Harlots (2017 – 2019, three seasons)

Harlots takes the historical costume drama in entirely unique directions, and deserved more attention than it got during its three-season run. Its women aren’t dressed in fancy dresses because they’re royalty, but because they’re high-end sex workers (if the title didn’t make clear) in Georgian England. When Margaret Wells moves her brothel to more upscale Soho, she comes into direct competition with her own former madame, who runs a high-end establishment in the same neighborhood. It’s got more sex and moves at a faster pace than more traditional period pieces, and the chess game between rival houses (as they both fight the male-dominated law enforcement establishment) makes for some juicy entertainment.

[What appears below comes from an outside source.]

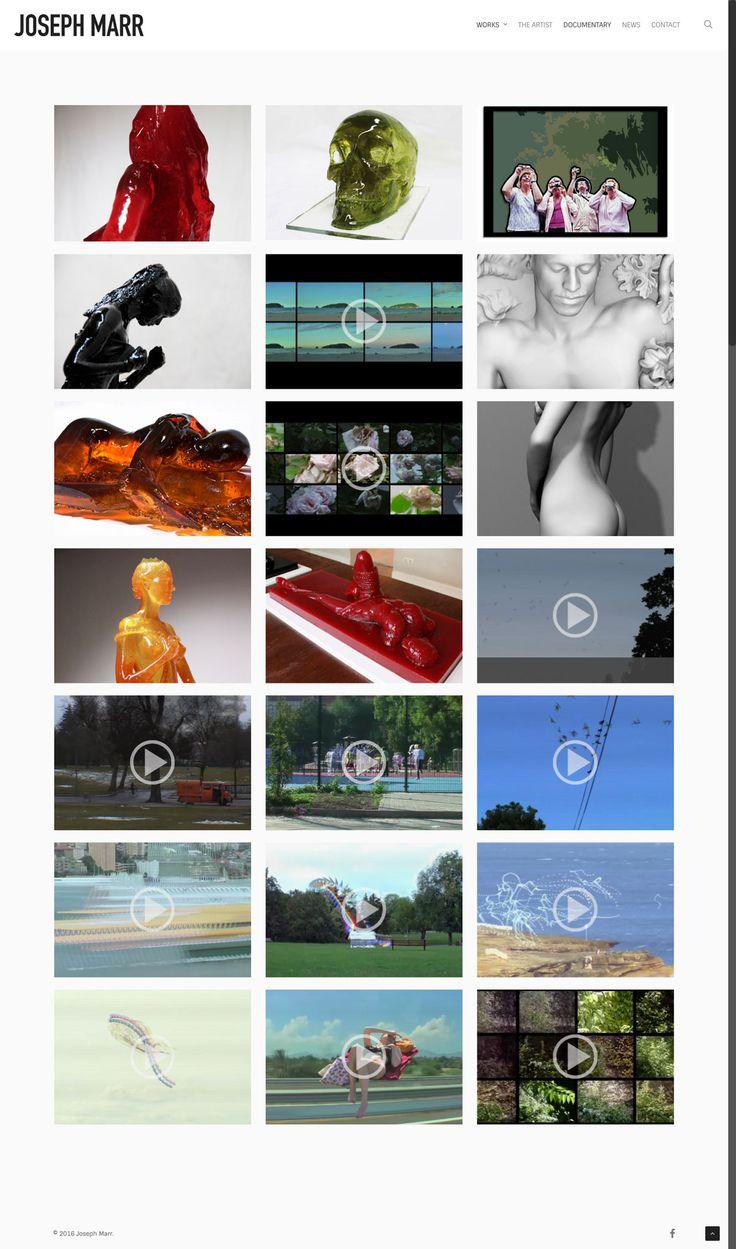 New responsive website design by KORE (http://kore.digital/) for Joseph Marr fine artist, Berlin. Works page. #responsivedesign #webdesign #wordpress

Difficult People (2015 – 2017, three seasons)

Three seasons was probably about right for a show about such undeniably terrible people, but it’s all very funny in a Seinfeld-to-the-10th-power kinda way. Julie Klausner (also the creator) and Billy Eichner play two aspiring comedians who have absolutely no idea how myopic and self-destructive they are. That style of comedy isn’t for everyone, but it’s great if you like your laughs more on the evil side. Amy Poehler is one of the producers.


Normal People (2020, miniseries)

This Irish import follows the 2018 bestselling novel of the same name from Sally Rooney, who also wrote the screenplay. There’s no real high-concept plot here; the show follows the years-long story of a complicated relationship between Marianne (Daisy Edgar-Jones) and Connell (Paul Mescal), who are a mismatched pair from their start in an Irish secondary school: his mother works for her mother as a housekeeper, but he’s the more popular of the two. The series spends most of its time with the two of them, offering an unusually sharp look at a fascinating, engaging relationship. And while it isn’t the main selling point, it’s worth noting that the sex scenes are both more graphic than a lot of what’s on TV, but also more mature and realistic—an impressive feat in itself.


UnPrisoned (2023 – , waiting for word on season two)

The always-great Kerry Washington plays Paige Alexander, a therapist who, naturally, has issues of her own that she needs to work on. Her life gets infinitely more complicated when her father Edwin (Delroy Lindo) moves in with her and her teenaged son following a long prison sentence. Her need for order is upended, while her father’s charismatic exterior conceals uncertainty about his new life. Creator Tracy McMillan based the comedy, in part, on her own experiences, and the result is a knowing, but refreshingly upbeat, take on life after prison. Hopefully the strong reviews for the first season mean the show will continue.